Comment by scythe

1 day ago

The goal of the policy is supported by the voters. The polls used to measure this are shifty at best about the implementation details. Who doesn't want to prevent kids from looking at pornography? But plenty of things are popular if you ask people in a way that makes them ignore how it plays out in real life. Laws against tall buildings are a pretty good example. Land reform was extremely popular in many socialist countries until it actually happened. I'm sure you can think of other examples.

In this case the ministers know what the problems are. The policy is not new or unique to the UK and it has been done better in Louisiana of all places:

https://reason.com/2024/03/18/pornhub-pulls-out-of-seventh-s...

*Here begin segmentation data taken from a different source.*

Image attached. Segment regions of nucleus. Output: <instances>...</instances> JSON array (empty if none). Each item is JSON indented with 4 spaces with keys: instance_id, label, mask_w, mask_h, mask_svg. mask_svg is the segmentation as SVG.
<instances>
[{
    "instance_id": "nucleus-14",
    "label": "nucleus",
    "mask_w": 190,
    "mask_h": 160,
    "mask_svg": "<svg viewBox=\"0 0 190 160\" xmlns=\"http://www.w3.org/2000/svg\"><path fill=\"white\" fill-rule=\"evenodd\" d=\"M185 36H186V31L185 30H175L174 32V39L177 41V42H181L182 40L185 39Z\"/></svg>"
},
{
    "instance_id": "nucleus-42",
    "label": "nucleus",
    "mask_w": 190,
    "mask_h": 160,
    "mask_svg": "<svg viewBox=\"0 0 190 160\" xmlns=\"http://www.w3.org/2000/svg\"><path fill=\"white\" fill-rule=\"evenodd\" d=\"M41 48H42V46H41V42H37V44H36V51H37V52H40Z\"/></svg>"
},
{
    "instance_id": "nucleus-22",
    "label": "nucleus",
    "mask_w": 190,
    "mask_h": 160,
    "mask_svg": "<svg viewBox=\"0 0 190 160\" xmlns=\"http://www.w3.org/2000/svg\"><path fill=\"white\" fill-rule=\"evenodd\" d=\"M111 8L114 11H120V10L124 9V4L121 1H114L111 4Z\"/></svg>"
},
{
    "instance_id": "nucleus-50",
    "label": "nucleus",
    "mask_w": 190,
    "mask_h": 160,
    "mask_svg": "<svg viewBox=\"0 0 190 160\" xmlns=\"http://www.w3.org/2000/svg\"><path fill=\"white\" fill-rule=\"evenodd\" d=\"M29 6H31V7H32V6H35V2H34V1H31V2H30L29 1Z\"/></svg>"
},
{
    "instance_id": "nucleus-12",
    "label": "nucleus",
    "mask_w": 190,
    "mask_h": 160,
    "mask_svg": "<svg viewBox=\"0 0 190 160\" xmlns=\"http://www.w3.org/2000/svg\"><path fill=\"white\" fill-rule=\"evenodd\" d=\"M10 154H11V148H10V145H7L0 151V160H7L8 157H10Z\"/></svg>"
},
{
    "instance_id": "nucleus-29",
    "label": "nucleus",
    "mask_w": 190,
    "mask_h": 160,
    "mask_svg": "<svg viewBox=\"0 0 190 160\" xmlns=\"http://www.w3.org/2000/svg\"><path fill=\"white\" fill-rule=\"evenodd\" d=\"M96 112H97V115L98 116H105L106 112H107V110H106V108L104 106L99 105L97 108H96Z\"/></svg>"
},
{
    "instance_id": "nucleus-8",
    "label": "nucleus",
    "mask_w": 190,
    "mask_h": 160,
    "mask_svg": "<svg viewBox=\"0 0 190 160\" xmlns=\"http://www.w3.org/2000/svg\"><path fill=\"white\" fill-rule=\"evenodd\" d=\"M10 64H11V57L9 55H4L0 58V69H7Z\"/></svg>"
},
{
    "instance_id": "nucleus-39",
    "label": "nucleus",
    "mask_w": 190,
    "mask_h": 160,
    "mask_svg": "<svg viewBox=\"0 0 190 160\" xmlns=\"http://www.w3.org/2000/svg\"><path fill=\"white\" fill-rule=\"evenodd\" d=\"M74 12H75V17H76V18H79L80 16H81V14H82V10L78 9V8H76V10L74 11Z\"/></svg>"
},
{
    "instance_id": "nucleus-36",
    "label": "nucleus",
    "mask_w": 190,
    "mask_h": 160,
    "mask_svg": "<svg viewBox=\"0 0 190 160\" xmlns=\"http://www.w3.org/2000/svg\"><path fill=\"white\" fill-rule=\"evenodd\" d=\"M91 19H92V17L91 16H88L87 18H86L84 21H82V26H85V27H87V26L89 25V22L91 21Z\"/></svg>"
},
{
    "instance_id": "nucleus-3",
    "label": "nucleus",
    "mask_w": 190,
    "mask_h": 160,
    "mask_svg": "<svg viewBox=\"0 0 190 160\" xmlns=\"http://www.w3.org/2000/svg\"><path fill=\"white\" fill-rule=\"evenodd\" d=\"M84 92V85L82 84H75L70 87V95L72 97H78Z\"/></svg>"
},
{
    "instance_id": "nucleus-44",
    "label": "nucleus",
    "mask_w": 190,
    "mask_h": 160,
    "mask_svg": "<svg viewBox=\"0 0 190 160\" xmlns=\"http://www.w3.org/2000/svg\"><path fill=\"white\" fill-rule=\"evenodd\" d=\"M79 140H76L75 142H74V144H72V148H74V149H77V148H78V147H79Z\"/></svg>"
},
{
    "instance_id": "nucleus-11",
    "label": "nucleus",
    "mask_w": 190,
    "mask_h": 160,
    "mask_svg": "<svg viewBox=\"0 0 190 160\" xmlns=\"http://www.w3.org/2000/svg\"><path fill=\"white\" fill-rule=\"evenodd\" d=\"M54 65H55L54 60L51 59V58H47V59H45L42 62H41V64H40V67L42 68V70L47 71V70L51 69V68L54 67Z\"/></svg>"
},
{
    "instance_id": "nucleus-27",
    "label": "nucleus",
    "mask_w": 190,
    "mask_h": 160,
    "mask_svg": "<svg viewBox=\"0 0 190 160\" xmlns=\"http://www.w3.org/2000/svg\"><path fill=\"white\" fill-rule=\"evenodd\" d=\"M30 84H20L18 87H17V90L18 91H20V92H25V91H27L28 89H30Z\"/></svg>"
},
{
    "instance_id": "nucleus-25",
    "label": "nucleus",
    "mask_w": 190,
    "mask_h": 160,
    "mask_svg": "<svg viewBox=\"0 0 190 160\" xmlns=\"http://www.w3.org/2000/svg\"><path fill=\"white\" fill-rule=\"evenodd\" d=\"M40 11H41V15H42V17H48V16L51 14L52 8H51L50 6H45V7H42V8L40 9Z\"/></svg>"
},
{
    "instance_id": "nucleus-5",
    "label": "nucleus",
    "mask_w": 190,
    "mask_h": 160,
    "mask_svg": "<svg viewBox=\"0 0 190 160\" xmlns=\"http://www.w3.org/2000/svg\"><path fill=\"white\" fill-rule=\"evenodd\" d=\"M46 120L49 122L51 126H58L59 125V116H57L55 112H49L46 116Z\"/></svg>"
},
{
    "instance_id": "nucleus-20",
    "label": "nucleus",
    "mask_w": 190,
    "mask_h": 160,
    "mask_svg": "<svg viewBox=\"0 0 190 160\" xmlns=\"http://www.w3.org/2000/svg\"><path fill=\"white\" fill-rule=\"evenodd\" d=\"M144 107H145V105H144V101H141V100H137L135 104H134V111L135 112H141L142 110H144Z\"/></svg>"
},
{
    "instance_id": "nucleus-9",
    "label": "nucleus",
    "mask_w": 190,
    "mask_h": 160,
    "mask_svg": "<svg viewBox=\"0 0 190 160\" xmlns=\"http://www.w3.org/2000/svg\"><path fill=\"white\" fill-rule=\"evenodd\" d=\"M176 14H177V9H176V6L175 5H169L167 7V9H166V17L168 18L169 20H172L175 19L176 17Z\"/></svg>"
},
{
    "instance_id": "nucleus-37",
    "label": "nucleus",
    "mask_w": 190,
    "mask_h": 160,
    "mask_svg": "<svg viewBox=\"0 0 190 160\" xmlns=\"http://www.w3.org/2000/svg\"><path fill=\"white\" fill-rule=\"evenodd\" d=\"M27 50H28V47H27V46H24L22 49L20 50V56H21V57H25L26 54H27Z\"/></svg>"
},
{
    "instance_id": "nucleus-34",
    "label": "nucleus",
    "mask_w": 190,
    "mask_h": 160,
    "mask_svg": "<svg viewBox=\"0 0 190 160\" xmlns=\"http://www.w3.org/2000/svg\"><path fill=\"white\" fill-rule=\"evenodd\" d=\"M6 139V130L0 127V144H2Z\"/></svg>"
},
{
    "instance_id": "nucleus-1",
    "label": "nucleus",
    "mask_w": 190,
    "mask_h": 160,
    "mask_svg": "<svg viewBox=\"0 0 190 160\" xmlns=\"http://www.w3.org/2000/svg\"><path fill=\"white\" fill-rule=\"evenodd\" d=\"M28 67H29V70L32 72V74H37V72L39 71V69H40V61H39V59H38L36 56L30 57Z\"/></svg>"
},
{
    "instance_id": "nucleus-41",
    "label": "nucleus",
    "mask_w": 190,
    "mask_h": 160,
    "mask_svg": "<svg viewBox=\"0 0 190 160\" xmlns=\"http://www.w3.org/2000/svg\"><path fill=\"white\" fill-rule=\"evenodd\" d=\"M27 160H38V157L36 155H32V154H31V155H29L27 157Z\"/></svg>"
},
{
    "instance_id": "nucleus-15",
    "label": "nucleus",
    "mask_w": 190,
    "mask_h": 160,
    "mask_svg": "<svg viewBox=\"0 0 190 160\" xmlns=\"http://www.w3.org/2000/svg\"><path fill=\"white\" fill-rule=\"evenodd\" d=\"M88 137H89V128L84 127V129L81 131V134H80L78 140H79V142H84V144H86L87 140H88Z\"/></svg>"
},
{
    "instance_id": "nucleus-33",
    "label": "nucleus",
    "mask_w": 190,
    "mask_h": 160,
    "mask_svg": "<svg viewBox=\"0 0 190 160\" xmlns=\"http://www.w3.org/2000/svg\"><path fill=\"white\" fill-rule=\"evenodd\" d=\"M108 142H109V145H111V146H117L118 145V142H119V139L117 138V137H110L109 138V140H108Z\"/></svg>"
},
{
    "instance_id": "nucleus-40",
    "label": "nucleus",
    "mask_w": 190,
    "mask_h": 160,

> The difference is in the details of complying with Louisiana's law. Verifying visitor ages in Louisiana does not require porn sites to directly collect user IDs. Rather, the state's government helped develop a third-party service called LA Wallet, which stores digital driver's licenses and serves as an online age verification credential that affords some privacy.

> Land reform was extremely popular in many socialist countries until it actually happened

Actually, land reforms were spectacularly popular—and very successful—in many countries like Guatemala or Vietnam (coincidentally, two places that were invaded by the US in an attempt to revert those reforms, one successful and the other not).

  • That's not really the point. You can always think of another example. I was talking about the Online Safety Act.